Copy the material below word for word, leaving out the pictures.
━━━━━ DATA LISTING
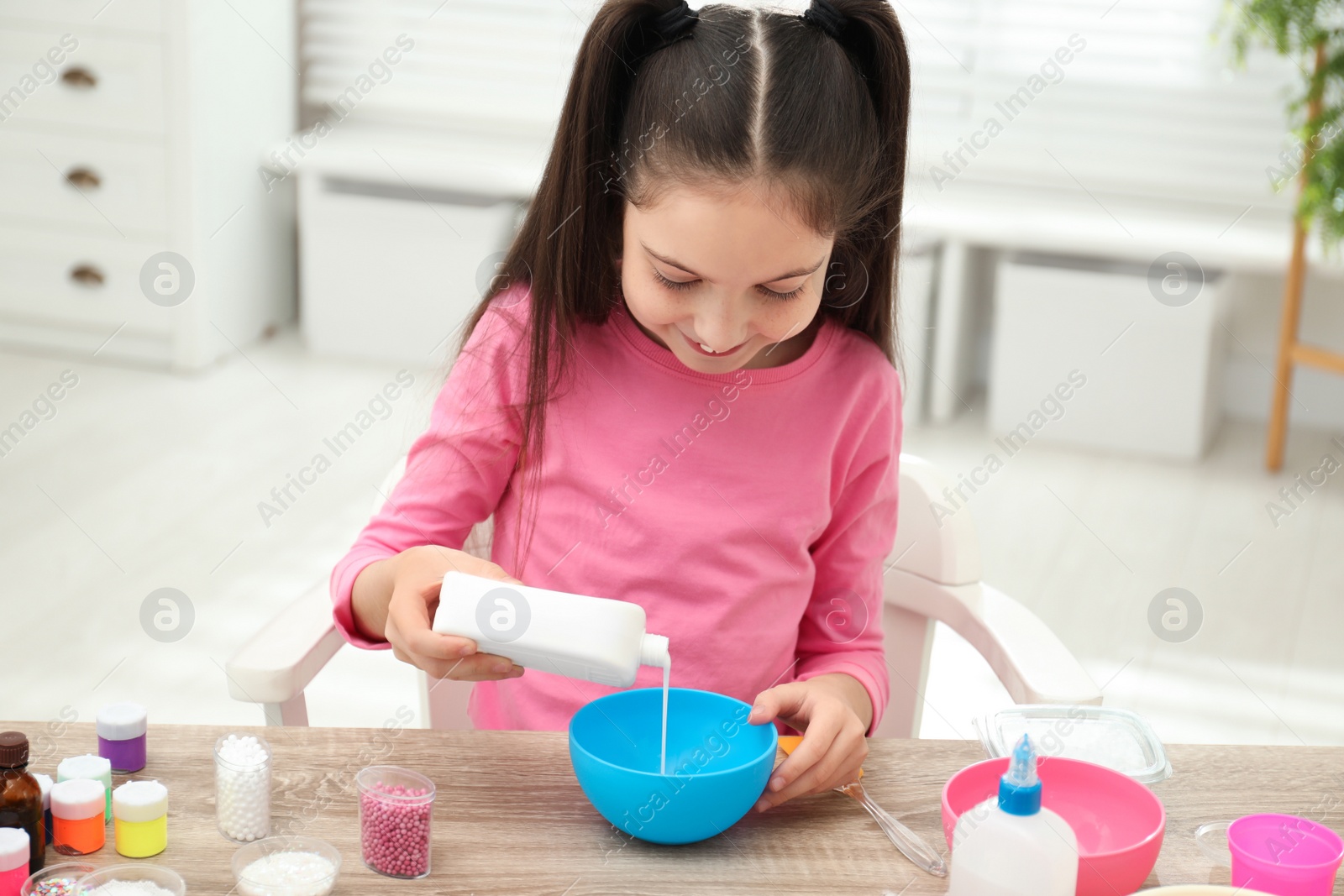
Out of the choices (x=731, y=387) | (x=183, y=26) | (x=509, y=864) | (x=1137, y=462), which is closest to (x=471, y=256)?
(x=183, y=26)

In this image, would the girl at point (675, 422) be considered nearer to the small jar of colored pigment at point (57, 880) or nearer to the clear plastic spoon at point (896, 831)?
A: the clear plastic spoon at point (896, 831)

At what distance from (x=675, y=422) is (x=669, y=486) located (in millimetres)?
52

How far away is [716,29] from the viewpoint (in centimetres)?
96

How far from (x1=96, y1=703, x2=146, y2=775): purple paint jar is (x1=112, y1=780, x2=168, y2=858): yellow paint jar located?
7 cm

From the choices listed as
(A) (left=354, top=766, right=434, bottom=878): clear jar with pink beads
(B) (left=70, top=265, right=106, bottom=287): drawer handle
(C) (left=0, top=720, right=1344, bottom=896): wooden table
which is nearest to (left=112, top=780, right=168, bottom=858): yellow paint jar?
(C) (left=0, top=720, right=1344, bottom=896): wooden table

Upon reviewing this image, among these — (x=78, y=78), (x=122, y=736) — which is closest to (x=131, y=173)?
(x=78, y=78)

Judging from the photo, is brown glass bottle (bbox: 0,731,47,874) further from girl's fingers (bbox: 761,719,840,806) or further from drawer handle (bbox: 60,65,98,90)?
drawer handle (bbox: 60,65,98,90)

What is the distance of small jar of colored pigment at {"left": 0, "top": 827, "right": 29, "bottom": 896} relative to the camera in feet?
2.47

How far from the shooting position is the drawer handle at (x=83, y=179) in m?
3.36

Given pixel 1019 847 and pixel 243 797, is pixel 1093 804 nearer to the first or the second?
pixel 1019 847

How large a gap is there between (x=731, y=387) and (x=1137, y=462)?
2.33 m

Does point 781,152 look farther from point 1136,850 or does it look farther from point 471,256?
point 471,256

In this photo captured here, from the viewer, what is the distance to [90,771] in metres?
0.84

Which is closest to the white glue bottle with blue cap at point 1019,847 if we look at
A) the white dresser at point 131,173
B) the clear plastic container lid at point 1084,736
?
the clear plastic container lid at point 1084,736
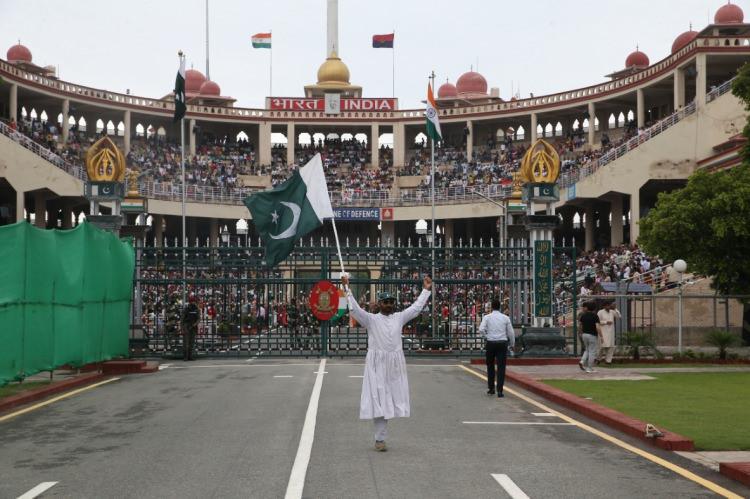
━━━━━━━━━━
▸ OUTPUT OF THE EXERCISE
Out of the choices (x=731, y=387) | (x=183, y=26) | (x=509, y=864) | (x=1137, y=462), which is closest to (x=471, y=256)?
(x=183, y=26)

In this image, would the girl at point (675, 422) be considered nearer to the small jar of colored pigment at point (57, 880) or nearer to the clear plastic spoon at point (896, 831)?
A: the clear plastic spoon at point (896, 831)

At what distance from (x=675, y=422) is (x=669, y=486) located (in millimetres)?
52

How far away is [716,29] from the viewpoint (in centimetres)?
96

How far from (x1=96, y1=703, x2=146, y2=775): purple paint jar is (x1=112, y1=780, x2=168, y2=858): yellow paint jar located?
7 cm

From the choices listed as
(A) (left=354, top=766, right=434, bottom=878): clear jar with pink beads
(B) (left=70, top=265, right=106, bottom=287): drawer handle
(C) (left=0, top=720, right=1344, bottom=896): wooden table
which is nearest to (left=112, top=780, right=168, bottom=858): yellow paint jar?
(C) (left=0, top=720, right=1344, bottom=896): wooden table

Upon reviewing this image, among these — (x=78, y=78), (x=122, y=736) — which is closest to (x=131, y=173)?
(x=78, y=78)

Judging from the photo, is brown glass bottle (bbox: 0,731,47,874) further from girl's fingers (bbox: 761,719,840,806) or further from drawer handle (bbox: 60,65,98,90)?
drawer handle (bbox: 60,65,98,90)

What is the distance of small jar of colored pigment at {"left": 0, "top": 827, "right": 29, "bottom": 896} relative to the camera in feet?
2.47

How far from the shooting position is the drawer handle at (x=83, y=179) in m?
3.36

Given pixel 1019 847 and pixel 243 797, is pixel 1093 804 nearer to the first or the second?
pixel 1019 847

How large a gap is there between (x=731, y=387) and (x=1137, y=462)?
2.33 m

Does point 781,152 look farther from point 1136,850 or does it look farther from point 471,256?
point 471,256

In this photo captured here, from the viewer, what is the distance to [90,771] in metres?
0.84

Which is closest to the white glue bottle with blue cap at point 1019,847 if we look at
A) the white dresser at point 131,173
B) the clear plastic container lid at point 1084,736
?
the clear plastic container lid at point 1084,736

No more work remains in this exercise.